Tanner became prominently associated with the Masonic organizations of Richmond. He most closely aligned himself with the Grand Bodies of the State. Tanner's masonic connections were spread nationally, particularly in Providence and Boston.

==Education==
Tanner became an advocate for higher education. In 1883, the University of Virginia introduced the Tanner medal. The medal was awarded by Greek language professors to their best graduate students. Tanner donated $250 to the university to yield $15 a year. He dedicated the medal to his late parents, whom both died earlier in the decade. The Tanner medal was in the shape of a Grecian helmet inscribed with the figure of Athena presenting a crown and the legend. Tanner corresponded with William B. Taliaferro late in the year. Taliaferro similarly was a war veteran whom joined the board of the College of William and Mary and the Virginia Military Institute. By 1884, Tanner secured a position as a trustee at Richmond College (Virginia).

==Richmond Locomotive Works==
Tanner also founded the Richmond Locomotive Works in 1887. Tanner's company grew from Tredegar Iron Works to advance to a well-known manufacturer of steam locomotive engines. Tanner had been appointed special agent for the Tredegar company in early 1887. He used his new position to embark on his new company. His decision to start the locomotive works brought Richmond out of her tumultuous past.

==Minnesota Car Company==
In 1888, Tanner moved from Richmond to New York City for business in the railroad supply business. He did not stay a year in New York. Tanner moved to Duluth to work at the Minnesota Iron-Car Company. J. F. S. Anderson was president of the Minnesota Car Company; G. H. White was the superintendent and Tanner was the Vice President. Tanner purchased 2,000 tons of iron in St. Paul and Minneapolis in October, 1888.

==The Burton Electric Company==
Tanner was in Duluth, but his interests remained in Richmond. By 1888, Tanner was President of The Burton Electric Company. The company pioneered commodities, such as electric light, electric heating, and electric power. The Duluth Evening Herald noted that Tanner's electric company had effectively invented such heating for the railroad car. The company had even demonstrated their product on the Richmond cars. The company would conduct further and more exhaustive tests on the cars of the Northwest. Eickemeyer dynamo will be located in the baggage car and be driven by an engine with steam from the boiler of the locomotive. This operation was conducted on Pullman vestibule trains for one-third of a year. The acquisition of the appropriate current heaters is claimed to be solved. The dynamo to be will have such a capacity that there will be a surplus of current.

==Later life==
Tanner was not completely comfortable in Michigan. He was a man of the South and longed to return to his old state. In November, 1889, Col. Tanner visited Richmond and other Eastern cities.

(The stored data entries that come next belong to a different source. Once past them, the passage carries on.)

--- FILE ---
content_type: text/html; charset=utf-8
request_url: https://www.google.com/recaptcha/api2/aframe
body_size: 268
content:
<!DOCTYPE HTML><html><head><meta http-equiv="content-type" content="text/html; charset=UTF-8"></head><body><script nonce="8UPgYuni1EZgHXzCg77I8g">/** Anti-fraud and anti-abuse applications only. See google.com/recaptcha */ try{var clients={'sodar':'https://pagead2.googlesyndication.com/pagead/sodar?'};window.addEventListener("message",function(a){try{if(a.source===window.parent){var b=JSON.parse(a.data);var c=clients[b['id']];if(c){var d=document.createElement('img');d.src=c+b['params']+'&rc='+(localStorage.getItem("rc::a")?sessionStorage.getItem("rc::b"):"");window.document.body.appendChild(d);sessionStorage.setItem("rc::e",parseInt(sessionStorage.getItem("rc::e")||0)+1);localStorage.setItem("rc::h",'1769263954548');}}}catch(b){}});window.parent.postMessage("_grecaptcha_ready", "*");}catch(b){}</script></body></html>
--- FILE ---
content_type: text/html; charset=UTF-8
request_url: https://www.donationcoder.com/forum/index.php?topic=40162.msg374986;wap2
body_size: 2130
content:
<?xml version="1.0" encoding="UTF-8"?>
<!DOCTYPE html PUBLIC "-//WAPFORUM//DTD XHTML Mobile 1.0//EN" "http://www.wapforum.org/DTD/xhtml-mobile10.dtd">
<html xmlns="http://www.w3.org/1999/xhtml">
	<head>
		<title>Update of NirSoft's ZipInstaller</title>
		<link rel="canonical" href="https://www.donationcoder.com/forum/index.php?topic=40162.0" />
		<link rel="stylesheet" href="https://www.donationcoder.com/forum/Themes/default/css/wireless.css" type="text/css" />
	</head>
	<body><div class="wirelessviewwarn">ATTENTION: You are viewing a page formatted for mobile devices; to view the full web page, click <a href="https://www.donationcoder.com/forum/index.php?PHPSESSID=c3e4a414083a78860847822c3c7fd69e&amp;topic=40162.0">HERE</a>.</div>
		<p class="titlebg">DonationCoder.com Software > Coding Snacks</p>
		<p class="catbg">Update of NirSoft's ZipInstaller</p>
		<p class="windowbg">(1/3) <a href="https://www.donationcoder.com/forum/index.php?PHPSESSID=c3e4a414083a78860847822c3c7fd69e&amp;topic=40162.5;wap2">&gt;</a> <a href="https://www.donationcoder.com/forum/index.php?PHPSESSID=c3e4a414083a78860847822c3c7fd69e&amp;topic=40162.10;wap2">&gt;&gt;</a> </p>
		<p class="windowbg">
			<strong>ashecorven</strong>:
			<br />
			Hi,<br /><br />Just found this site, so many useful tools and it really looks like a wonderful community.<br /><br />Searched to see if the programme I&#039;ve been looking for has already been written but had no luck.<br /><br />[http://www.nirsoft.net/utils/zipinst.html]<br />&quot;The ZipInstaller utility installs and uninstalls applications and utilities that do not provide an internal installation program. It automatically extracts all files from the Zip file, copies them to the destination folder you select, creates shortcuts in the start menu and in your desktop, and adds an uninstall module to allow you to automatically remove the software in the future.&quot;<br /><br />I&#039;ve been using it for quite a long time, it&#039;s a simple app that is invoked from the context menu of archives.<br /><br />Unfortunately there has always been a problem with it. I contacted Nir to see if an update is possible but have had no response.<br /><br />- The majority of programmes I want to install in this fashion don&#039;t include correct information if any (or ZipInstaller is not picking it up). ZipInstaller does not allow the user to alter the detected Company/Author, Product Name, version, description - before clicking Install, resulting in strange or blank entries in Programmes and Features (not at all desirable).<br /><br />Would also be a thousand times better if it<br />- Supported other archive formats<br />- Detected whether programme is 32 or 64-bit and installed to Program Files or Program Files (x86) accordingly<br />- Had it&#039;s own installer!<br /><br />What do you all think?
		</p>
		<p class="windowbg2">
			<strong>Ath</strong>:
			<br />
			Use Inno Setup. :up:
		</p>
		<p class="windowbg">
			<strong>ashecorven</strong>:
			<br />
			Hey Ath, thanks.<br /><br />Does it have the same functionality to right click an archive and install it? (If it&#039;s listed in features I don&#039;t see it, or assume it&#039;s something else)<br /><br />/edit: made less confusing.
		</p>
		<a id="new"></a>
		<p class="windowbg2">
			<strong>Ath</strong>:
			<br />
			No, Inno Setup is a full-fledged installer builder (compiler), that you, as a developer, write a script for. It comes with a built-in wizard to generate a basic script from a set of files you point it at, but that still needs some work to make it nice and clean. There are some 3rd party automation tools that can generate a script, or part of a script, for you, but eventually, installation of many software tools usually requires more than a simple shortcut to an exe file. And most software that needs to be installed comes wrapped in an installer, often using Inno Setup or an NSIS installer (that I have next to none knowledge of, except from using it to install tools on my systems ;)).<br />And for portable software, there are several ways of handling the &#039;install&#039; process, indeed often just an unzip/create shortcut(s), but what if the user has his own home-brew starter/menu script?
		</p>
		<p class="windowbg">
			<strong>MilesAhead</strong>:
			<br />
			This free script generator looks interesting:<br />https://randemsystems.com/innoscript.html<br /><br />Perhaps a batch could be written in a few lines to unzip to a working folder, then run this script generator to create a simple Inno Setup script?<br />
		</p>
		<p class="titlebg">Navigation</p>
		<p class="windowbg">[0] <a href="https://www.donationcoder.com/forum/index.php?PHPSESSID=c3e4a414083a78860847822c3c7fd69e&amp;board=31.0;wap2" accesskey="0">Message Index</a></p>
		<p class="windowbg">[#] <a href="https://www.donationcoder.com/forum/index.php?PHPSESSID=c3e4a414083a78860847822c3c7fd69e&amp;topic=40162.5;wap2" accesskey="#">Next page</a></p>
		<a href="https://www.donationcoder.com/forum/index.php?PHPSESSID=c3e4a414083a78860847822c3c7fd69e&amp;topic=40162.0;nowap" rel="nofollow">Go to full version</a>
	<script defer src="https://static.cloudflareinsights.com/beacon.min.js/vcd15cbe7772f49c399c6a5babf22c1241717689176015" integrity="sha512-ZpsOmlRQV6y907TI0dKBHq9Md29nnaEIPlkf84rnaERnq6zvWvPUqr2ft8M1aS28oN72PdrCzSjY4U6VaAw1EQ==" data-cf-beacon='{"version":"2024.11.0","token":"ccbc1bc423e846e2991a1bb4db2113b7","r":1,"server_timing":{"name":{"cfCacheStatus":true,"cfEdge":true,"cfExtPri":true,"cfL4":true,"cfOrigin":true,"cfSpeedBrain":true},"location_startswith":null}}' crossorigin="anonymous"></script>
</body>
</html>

Tanner returned to Richmond in 1892 to participate in the unveiling of the A. P. Hill monument in the Hermitage Road Historic District. It was said that he was one of many aids who wore red sashes. He marched with Virginian veterans, such as Henry Heth and William Henry Palmer.

==Personal life==
Tanner married Mary Mildred Mallory. They had their first son, Charles Wortham, in 1858. Their first daughter, Helen Lauren, was born in 1862. Tanner's next child, Harriet Maxwell, was born in 1866. They had another child, William E., in 1868. Tanner's next child, Mildred Lee, was born in 1870. He had another son, John Francis, in 1871. Tanner's next son, Albert Snead, was born in 1874. His final child, Walter Stuart, was born in 1877. Mary Mildred died in 1892.

==Death==
Tanner suddenly died on August 6, 1898. He was laid to rest in a family burial plot at Hollywood Cemetery in Richmond. It was inscribed in his tombstone, "He has moved a little nearer to the master of all music!"